Extract provided ▸
----------------------------------------
Wow...Congratulations! I've also recently started 3 lists on some affiliate websites that I've got....the biggest list has now 54 subscribers so I'm about half way Anyway, what I've learned is that you have to send people to a squeeze page where they only have the option to sign up to your list and get the free bonus or to leave the page if they don't want to do that. If you put your sign-up form somewhere in your site with other stuff around it, people will get distracted and the sign-up rate will fall. See you at 300
Great to read an article that is so honest. Good information for anyone wanting to get into internet marketing. Write and submit articles will help to increase your traffic.
Its inspiring a lot. You have shared your experience and it motivate to others to build innovative strategy.
McBrett, I enjoyed your writeup. That is inspirational. It lets me know that I am not the only one that is realizing that this is a long term project that requires plenty of hard work. I would be honored if you would submit a link and an article. Mark
Well done on your first 100. For me I got a large boast in traffic when an article I wrote got on the most viewed section on EZA. Once on there it seemed to spread like crazy, and there are now over 7,000 links to that article, which links to 2 websites. This really converted me on article marketing as a good method of getting traffic. Thanks for the info on your experiences with twitter - that was going to be my next area of research! Your mailing list = power in this game. Are you going to do any ad-swaps? You know what I found the hardest, and actually still do? Writing the autoresponder series! Something you don't (well most people?) actually think that much about - I was to excited about getting traffic and building the list!
----------------------------------------
Supplied material ▸
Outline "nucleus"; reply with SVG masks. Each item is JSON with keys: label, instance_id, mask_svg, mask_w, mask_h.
----------------------------------------
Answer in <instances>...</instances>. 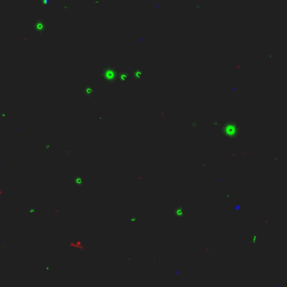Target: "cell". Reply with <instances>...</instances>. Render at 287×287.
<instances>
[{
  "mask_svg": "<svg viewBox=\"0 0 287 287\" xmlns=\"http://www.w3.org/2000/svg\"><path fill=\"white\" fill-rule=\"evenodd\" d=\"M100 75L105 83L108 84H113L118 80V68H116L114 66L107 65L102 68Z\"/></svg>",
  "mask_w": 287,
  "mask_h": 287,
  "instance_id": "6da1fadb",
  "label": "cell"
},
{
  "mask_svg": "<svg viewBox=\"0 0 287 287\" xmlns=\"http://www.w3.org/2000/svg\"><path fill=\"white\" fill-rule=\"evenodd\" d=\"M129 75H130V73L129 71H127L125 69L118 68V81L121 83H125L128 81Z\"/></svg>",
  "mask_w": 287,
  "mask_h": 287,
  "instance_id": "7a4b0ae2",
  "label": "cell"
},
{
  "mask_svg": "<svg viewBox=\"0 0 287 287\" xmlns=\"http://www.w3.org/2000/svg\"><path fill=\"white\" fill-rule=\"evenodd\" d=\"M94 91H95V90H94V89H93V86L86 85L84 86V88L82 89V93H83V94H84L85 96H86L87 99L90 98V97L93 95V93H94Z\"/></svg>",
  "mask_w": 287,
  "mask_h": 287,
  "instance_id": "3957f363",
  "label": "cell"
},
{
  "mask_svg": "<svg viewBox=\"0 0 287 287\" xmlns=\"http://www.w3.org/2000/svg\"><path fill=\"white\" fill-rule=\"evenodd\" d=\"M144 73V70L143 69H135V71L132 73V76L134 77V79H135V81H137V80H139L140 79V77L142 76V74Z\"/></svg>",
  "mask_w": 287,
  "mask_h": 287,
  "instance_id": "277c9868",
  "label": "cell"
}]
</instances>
----------------------------------------
Tasks and exercises ▸
A. Duplicate the part of the reader comments that opens with the words containing "Wow...Congratulations! I've also" and closes with "increase your traffic.".
B. Decide whether each statement agrees with the reader comments, answering yes or no and quoting the deciding words: (i) One commenter's biggest list now has 54 subscribers. (ii) An article that reached the most viewed section on EZA now has over 700 links to it. (iii) One commenter found writing the autoresponder series the easiest part.
The entries are not required for either of the tasks.

Final results ▸
A.
Wow...Congratulations! I've also recently started 3 lists on some affiliate websites that I've got....the biggest list has now 54 subscribers so I'm about half way Anyway, what I've learned is that you have to send people to a squeeze page where they only have the option to sign up to your list and get the free bonus or to leave the page if they don't want to do that. If you put your sign-up form somewhere in your site with other stuff around it, people will get distracted and the sign-up rate will fall. See you at 300
Great to read an article that is so honest. Good information for anyone wanting to get into internet marketing. Write and submit articles will help to increase your traffic.

B.
(i) Yes: "the biggest list has now 54 subscribers"
(ii) No: "there are now over 7,000 links to that article"
(iii) No: "You know what I found the hardest, and actually still do? Writing the autoresponder series!"